Australia are doing what they do best at World Cups: dominate. An injury to Marcus Stoinis hasn’t set them back. And if their assistant coach Brad Haddin is to be believed, we haven’t seen the best of them yet. Mitchell Starc and Pat Cummins are proving to be a nightmare to face. Aaron Finch and David Warner have been providing solid starts. And Steve Smith has been a rock in the middle order. At present, it’s difficult to see how Australia don’t make the final four.

Bangladesh, meanwhile, are leaving behind their own trail in this tournament. They have lost as many as they have won, but they have been clinical in the two games where they ended up on the right side of the result, and absolutely pushed New Zealand to the brink before coming up short. After bossing West Indies in a chase of 322 on Monday, they need to repeat all the things they did right in that game, and more, against a top-flight opposition in Australia. Mashrafe Mortaza’s men have been excellent so far, but can they live up to the challenge of competing against a five-time champion?

Among bowlers to have taken 20 or more wickets in World Cups, Mitchell Starc’s average of 13.51 and strike-rate of 18.8 are the best ever. Starc takes just over two-and-a-half wickets a game and concedes runs at 4.30 an over. To put things in perspective, if teams faced only Starc when they batted, they would manage about 135 runs per innings before being bowled out. Those are staggering numbers.

Shakib is really showing why he is the world’s top-ranked all-rounder in ODIs. With five wickets in four matches, and two centuries and two fifties in four innings, Shakib has made it simply impossible to look past him anymore. In his current form, Shakib against Starc and Cummins could be a one-on-one battle made in cricketing heaven.

Despite pacers having called the shots thus far, Australia coach Justin Langer hasn’t ruled out the possibility of the team accommodating both their frontline spinners, Adam Zampa and Nathan Lyon, in the XI for their upcoming games in the tournament.
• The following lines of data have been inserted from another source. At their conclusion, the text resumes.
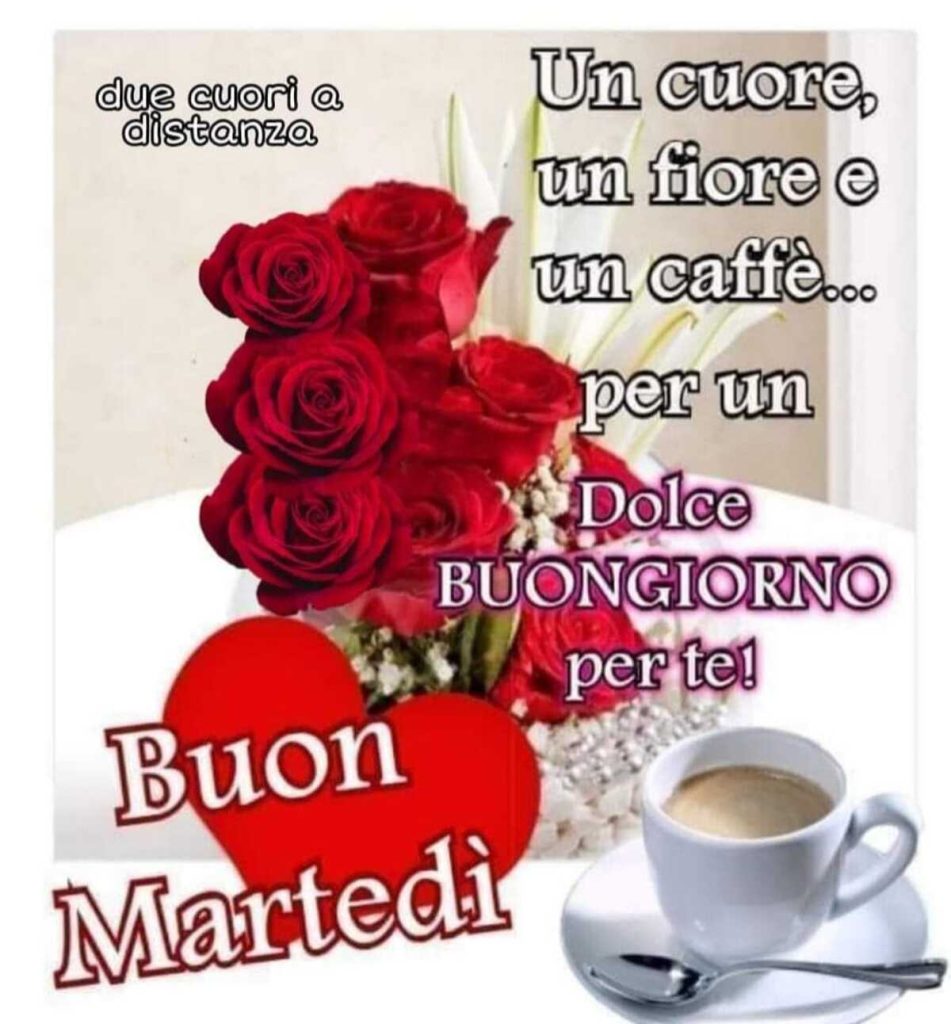 Un cuore, un fiore e un caffé... per un dolce buongiorno per te! Buon Martedì 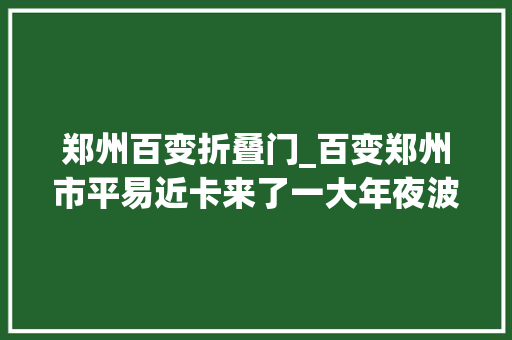 郑州百变折叠门_百变郑州市平易近卡来了一大年夜波限时折扣帮你省省省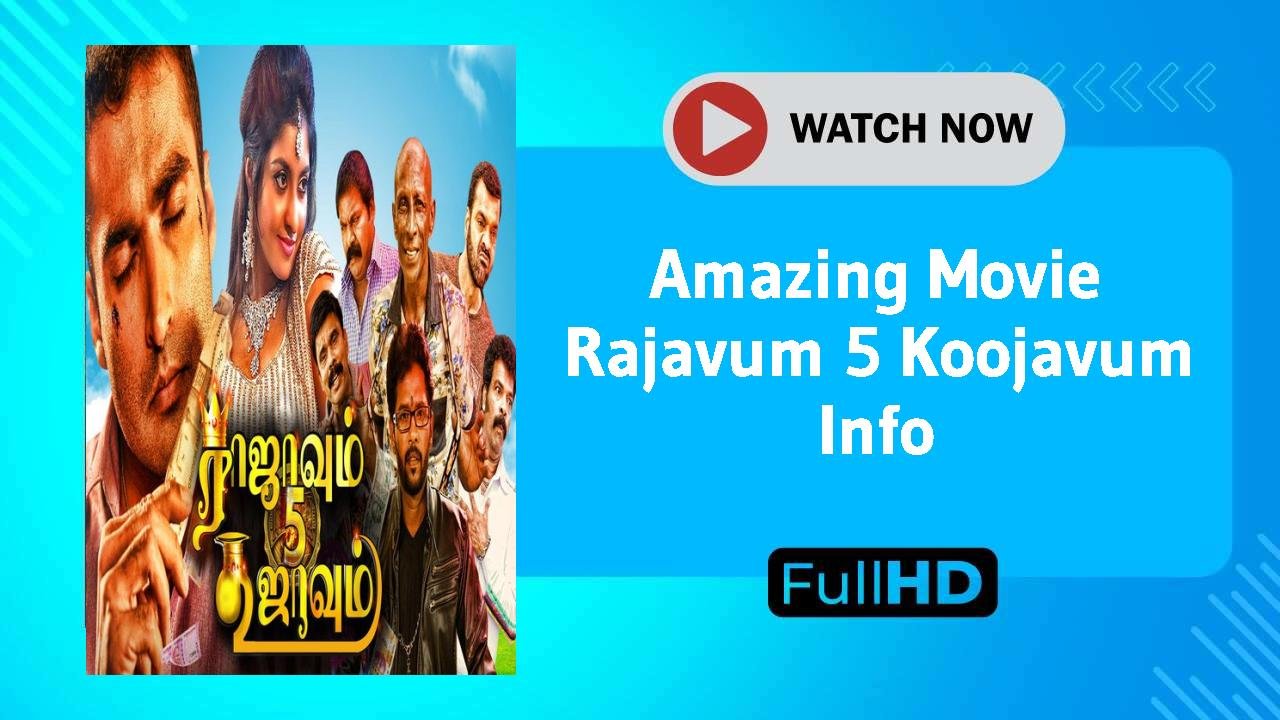 Rajavum 5 Koojavum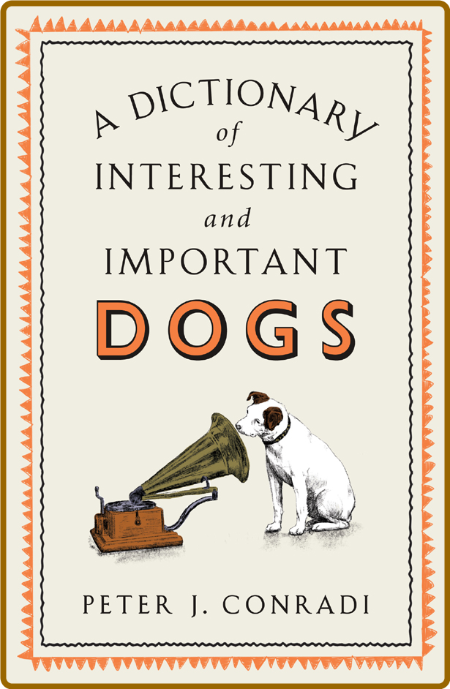 Interesting and Important Dogs by Peter J  Conradi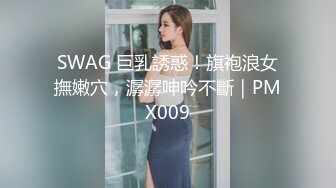 SWAG 巨乳誘惑！旗袍浪女撫嫩穴，潺潺呻吟不斷｜PMX009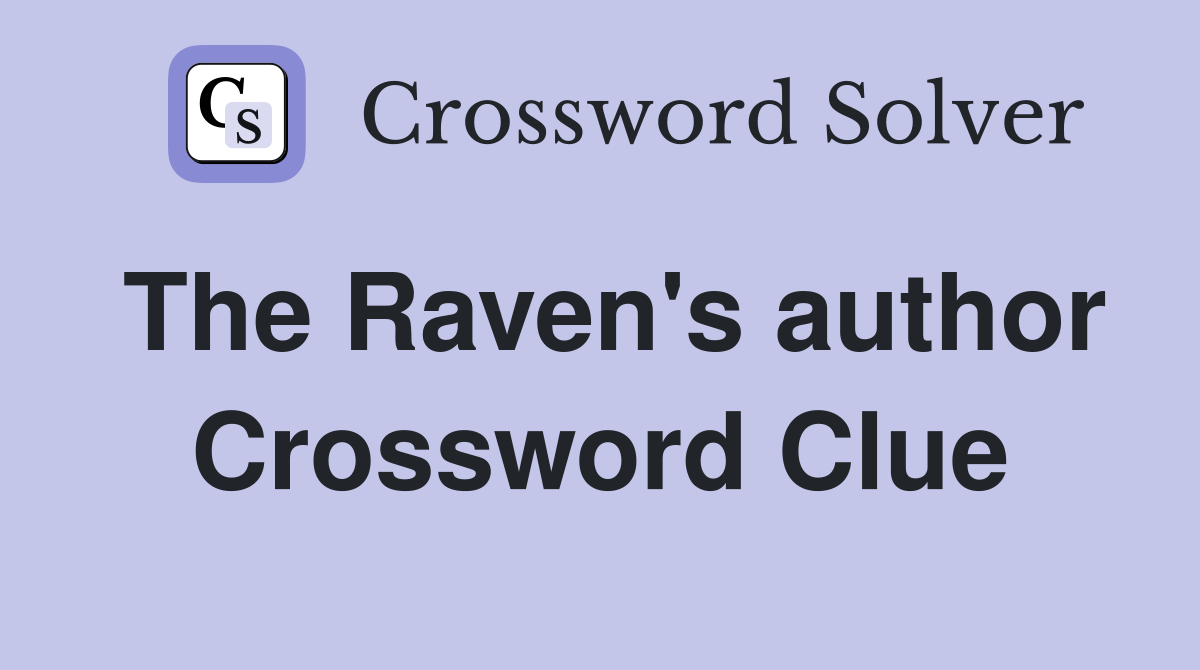 The Raven's author Crossword Clue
In the absence of all-rounder Marcus Stoinis, who picked up a side injury during the defeat to India - Australia’s only loss in the competition so far - the side has featured four quicks, with Glenn Maxwell and, occasionally, Aaron Finch shouldering spin duties. It has resulted in Zampa missing out on the last two games, against Pakistan and Sri Lanka, while Lyon is yet to play a single match.

“It [four-man pace attack] might change when we get to Old Trafford, for example,” Langer said, ahead of his side’s game against Bangladesh on 20 June.

“We might look at playing two spinners if it’s a dry wicket. It’s good to have those options.”

Currently, Mitchell Starc is tied with Mohammad Amir on top of the tournament’s wicket charts. South Africa’s Imran Tahir is the only spinner in the top 10. “It’s been pace that’s dominated the tournament,” Langer said. “That’s been the trend so far, and it’s worked really well. Over the last few years, it’s been spin that’s dominated one-day cricket.”

Partnering Starc with the new ball has been Pat Cummins. The duo have snared a combined 24 wickets so far, and Langer effused praised on the opening pair. “They’re doing very well, they’re very good bowlers,” he said. “They’ve done a great job wherever they’ve had to bowl, with the other [pacers], they’ve helped pull us out of tight situations actually.”

There could be some scattered showers in Nottingham on Thursday, but they will be accompanied by a gentle breeze, which could help in keeping interruptions to a minimum. Chances of rain gradually go down as the day progresses. As for the underfoot conditions, there will be assistance for fast bowlers early on, but if the games that have taken place so far are any indication, they could significantly ease out for batting later on.